─── Page extract
Soon the standard form of influencing travel writers was with the free trip, known in the trade as a “fam” trip or a trip to “familiarize” the writer with the destination being promoted. Newman said he gave away more airplane tickets, hotel vouchers, drinks at nightclubs and meal vouchers than he can remember. “The biggest challenge in generating major coverage for our travel industry clients remains the policies of media which prohibit press trips and complimentary resort and cruise accommodations. This was not the case in earlier years,” he said. “In the 1950s and early 1960s the Miami Herald’s travel editor had no problem with complimentary travel,” he said. The exceptions were the New York Times and Time Life magazines, which refused to take anything for free.

The practice was so prevalent that some journalists took the free trips but never wrote about them in their newspapers or magazines. It got so bad that companies like the now-defunct Pan American Airways would only give away free tickets to journalists who signed a letter of intent to write up the trip.

The media made this habit even more questionable by hiding the fact that its reporters had accepted freebies. To this day, American travel writers are not required to admit in their stories that their travel was paid for by the hotel, restaurant and airline that are the subjects of their articles. It is the equivalent of allowing the Republican and Democratic parties to pay the expenses of the journalists covering their political conventions and then never publishing the fact. That would be declared corrupt and the antithesis of ethical journalism. Yet it is the engrained way of writing about travel in the United States, much of Europe and Asia. From the beginning, publications didn’t question the idea of getting free trips. The editors told themselves it was the only way they could afford to cover the travel world. And the public relations professionals were thrilled, knowing that a handsome write-up or recommendation in a magazine was far more credible than an advertisement or brochure.

The New York Times Travel section stands out for its refusal to take any free travel and for its breadth of coverage. (I was a New York Times correspondent but never wrote for the Travel pages.) The 1980s were a golden age for the paper’s Travel section, which grew to an enormous size, filling 38 to 46 pages each Sunday. Reporters routinely wrote 3,000-word articles that read like literary essays.
──────
─── Raw data
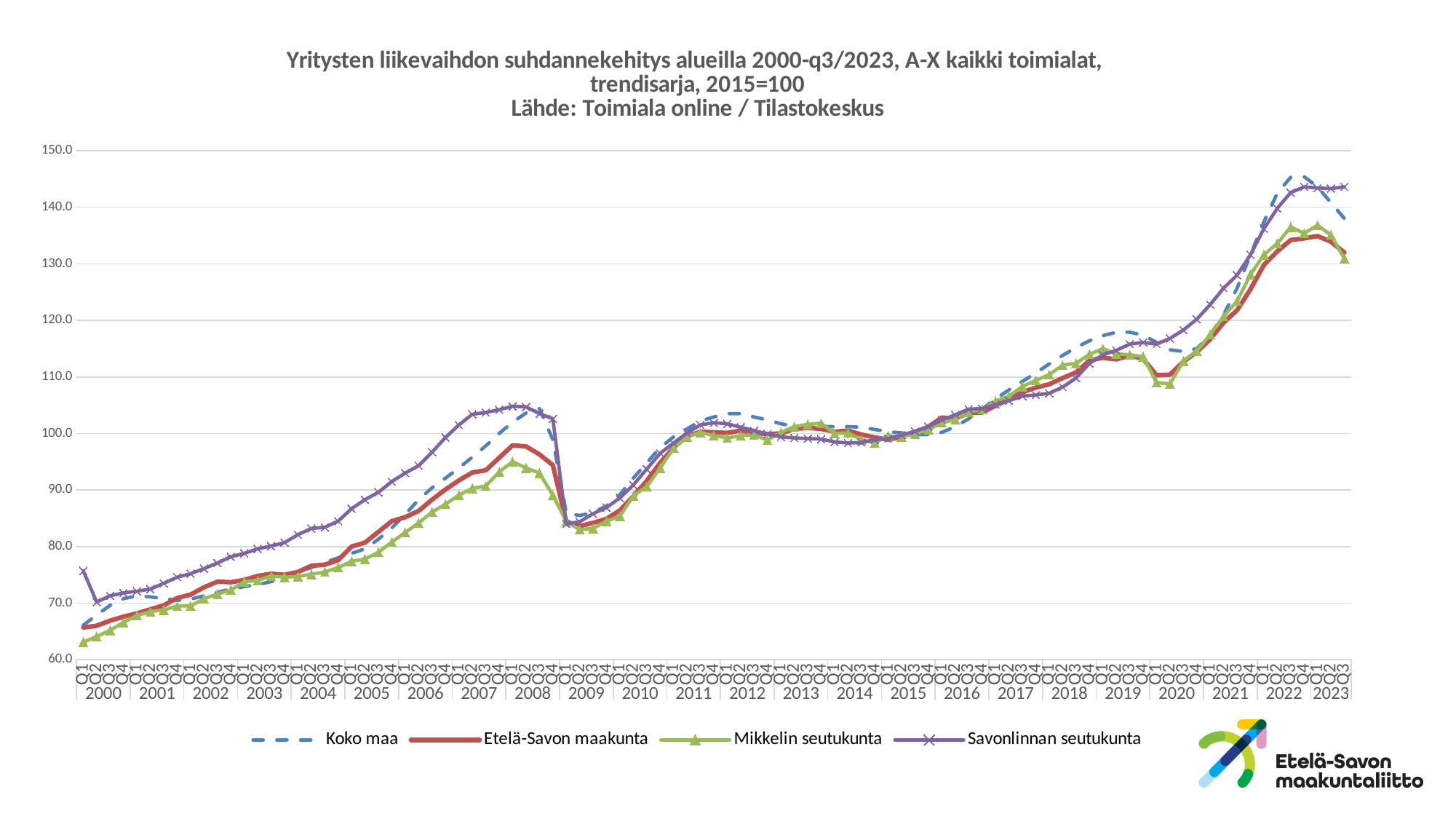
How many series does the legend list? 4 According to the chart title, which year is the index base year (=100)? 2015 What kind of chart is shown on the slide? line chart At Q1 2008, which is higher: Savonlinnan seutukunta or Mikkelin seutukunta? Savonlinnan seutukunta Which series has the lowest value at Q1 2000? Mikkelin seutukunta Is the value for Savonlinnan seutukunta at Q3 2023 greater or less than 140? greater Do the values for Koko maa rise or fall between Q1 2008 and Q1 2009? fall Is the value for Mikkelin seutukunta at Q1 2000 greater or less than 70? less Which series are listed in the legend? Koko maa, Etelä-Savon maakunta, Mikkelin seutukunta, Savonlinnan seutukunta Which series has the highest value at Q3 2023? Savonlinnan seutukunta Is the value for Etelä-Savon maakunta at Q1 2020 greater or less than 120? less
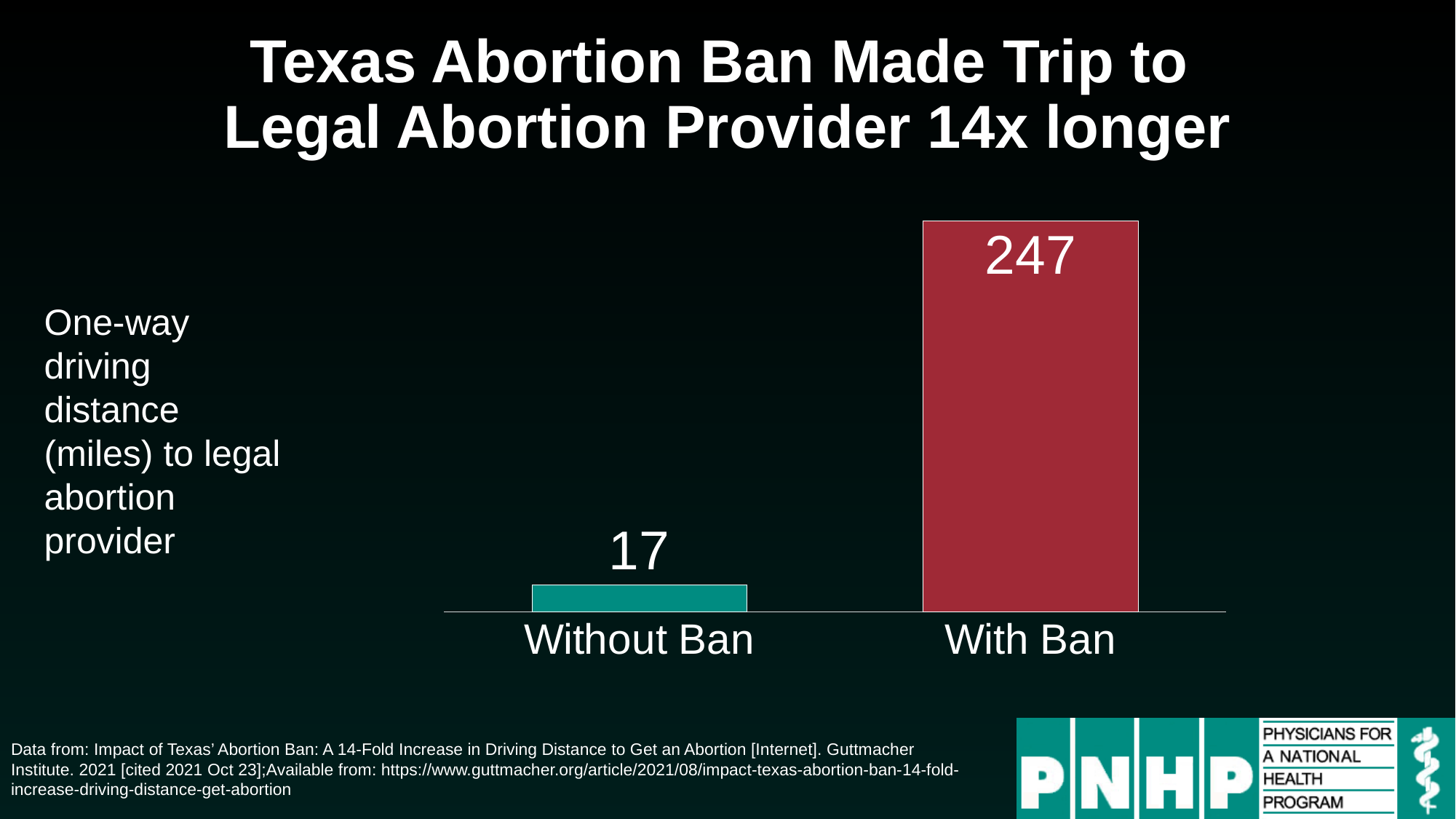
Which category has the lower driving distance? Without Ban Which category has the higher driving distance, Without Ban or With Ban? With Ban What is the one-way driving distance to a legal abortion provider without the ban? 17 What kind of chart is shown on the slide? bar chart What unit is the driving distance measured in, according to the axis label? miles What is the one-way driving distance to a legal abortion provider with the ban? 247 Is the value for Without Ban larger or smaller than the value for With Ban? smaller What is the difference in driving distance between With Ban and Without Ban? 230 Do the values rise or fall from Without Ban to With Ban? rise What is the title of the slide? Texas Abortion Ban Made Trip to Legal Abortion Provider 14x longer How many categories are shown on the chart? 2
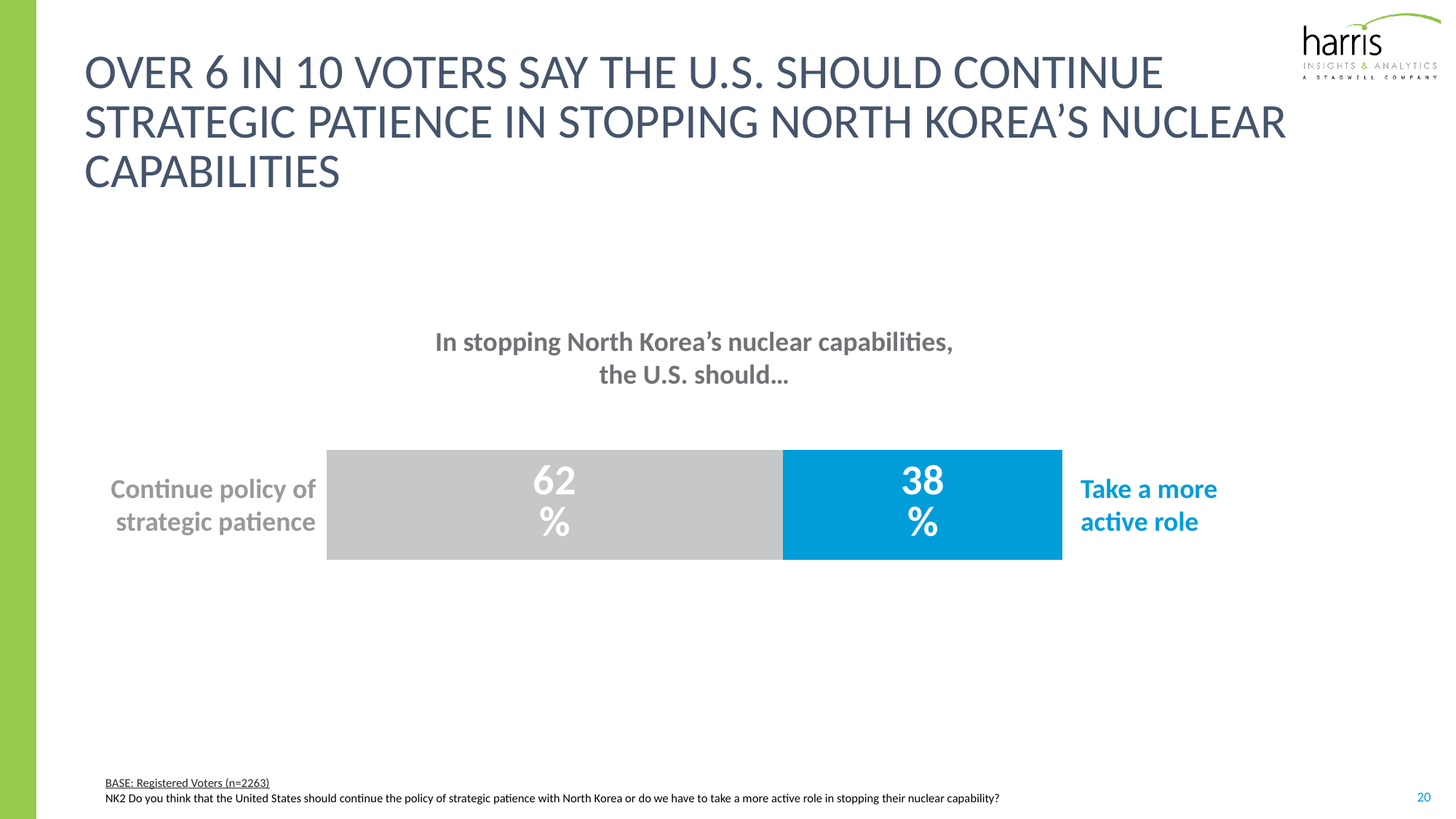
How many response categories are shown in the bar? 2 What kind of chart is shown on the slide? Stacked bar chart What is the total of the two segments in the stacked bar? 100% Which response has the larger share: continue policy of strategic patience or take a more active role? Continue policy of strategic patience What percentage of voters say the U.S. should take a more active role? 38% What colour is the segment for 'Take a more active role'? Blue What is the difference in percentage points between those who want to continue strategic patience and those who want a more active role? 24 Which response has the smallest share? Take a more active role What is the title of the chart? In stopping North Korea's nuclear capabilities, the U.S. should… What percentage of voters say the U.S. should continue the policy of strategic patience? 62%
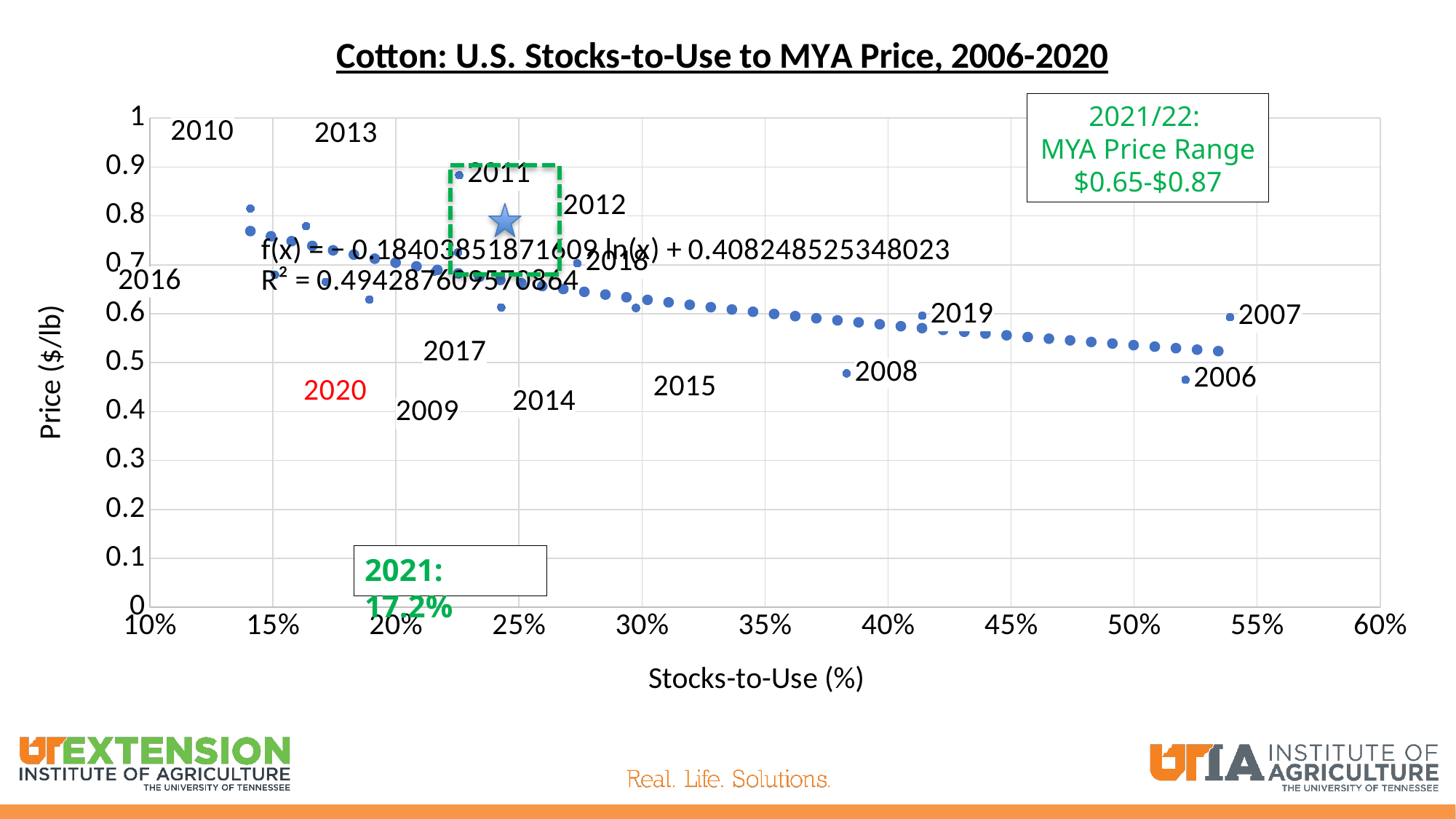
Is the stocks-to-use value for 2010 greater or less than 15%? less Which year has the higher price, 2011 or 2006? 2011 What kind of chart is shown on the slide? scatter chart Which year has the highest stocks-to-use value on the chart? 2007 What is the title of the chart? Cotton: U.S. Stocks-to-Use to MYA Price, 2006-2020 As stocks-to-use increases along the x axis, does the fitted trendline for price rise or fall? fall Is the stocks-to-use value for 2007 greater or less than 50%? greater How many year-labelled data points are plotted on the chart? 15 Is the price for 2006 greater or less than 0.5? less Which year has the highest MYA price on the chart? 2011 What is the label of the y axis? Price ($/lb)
──────
### Activity A
Decide whether each statement below agrees with the passage on travel writing, answering yes or no and quoting the deciding words from the passage: (i) In the 1950s the Miami Herald's travel editor refused complimentary travel. (ii) Pan American Airways gave free tickets only to journalists who signed a letter of intent to write up the trip. (iii) American travel writers must disclose in their stories that their travel was paid for.
### Activity B
Proceed with the passage on travel writing, starting after its final sentence.
The data are separate material and are not part of the passage on travel writing.

### Result A
(i) No: "In the 1950s and early 1960s the Miami Herald’s travel editor had no problem with complimentary travel."
(ii) Yes: "would only give away free tickets to journalists who signed a letter of intent to write up the trip."
(iii) No: "American travel writers are not required to admit in their stories that their travel was paid for."

### Result B
Michael Leahy was the Times travel editor from 1982 to 1986, and he credits Arthur Gelb, the newspaper’s managing editor, with the decision to make travel writing “livelier and more ambitious.” Comfortable travel was no longer confined to Europe but extended to parts of Africa, South America, Asia and the Middle East, and Australia. If the Soviet Union and other Communist bastions were closed off, it mattered little to tourists. With his new mandate, Mr. Leahy published articles by the newspaper’s foreign staff, including R. W. Apple, Jr., the London bureau chief whose well-researched and witty articles on Europe became the standard for travel writing; Drew Middleton, the military correspondent who wrote vivid set pieces like one walking through Churchill’s command post; and Joseph Lelyveld, whose travel articles from South Africa never erased the cruel reality of apartheid from the dazzling landscape of the continent. These were not travel writers discussing thread counts of bed linen at fancy hotels but foreign correspondents who knew these countries intimately.

Mr. Leahy went far afield when commissioning stories from luminaries in other fields. Muriel Spark, the novelist, wrote about Tuscany; V. S. Pritchett, critic and essayist, wrote on Seville; Patricia Wells, the food critic, on Paris restaurants; Sari Nuseibeh, a Palestinian academic, wrote on Jerusalem as an Islamic city; and Elie Wiesel, the Holocaust survivor and author, wrote about Jerusalem as the Jewish City of David. It didn’t hurt that these were the years that advertising from the tourism industry often accounted for one-fourth of newspaper advertising revenue. “The sections were very, very fat but you had this Chinese wall between the advertising side and the editorial side. All I knew is that I had great big sections and the luxury of space,” said Mr. Leahy.

It meant that he could publish essays like Apple’s article comparing British to continental European cuisine. “Eating in Britain, like most things there, has a good deal to do with class,” he wrote. “French families of modest means save for months to eat a superb meal on a birthday or a holiday. . . . They were accustomed, they told me, to eating in restaurants about once a week, and they went to the best bistros they could afford except for their twice or thrice-yearly splurge. When they ate at home, I am sure, they also ate well, if simply. There are just not very many people like that in Britain, and without people like that, there is no way that good restaurants will ever be the norm, as they are in France and Italy and Belgium.”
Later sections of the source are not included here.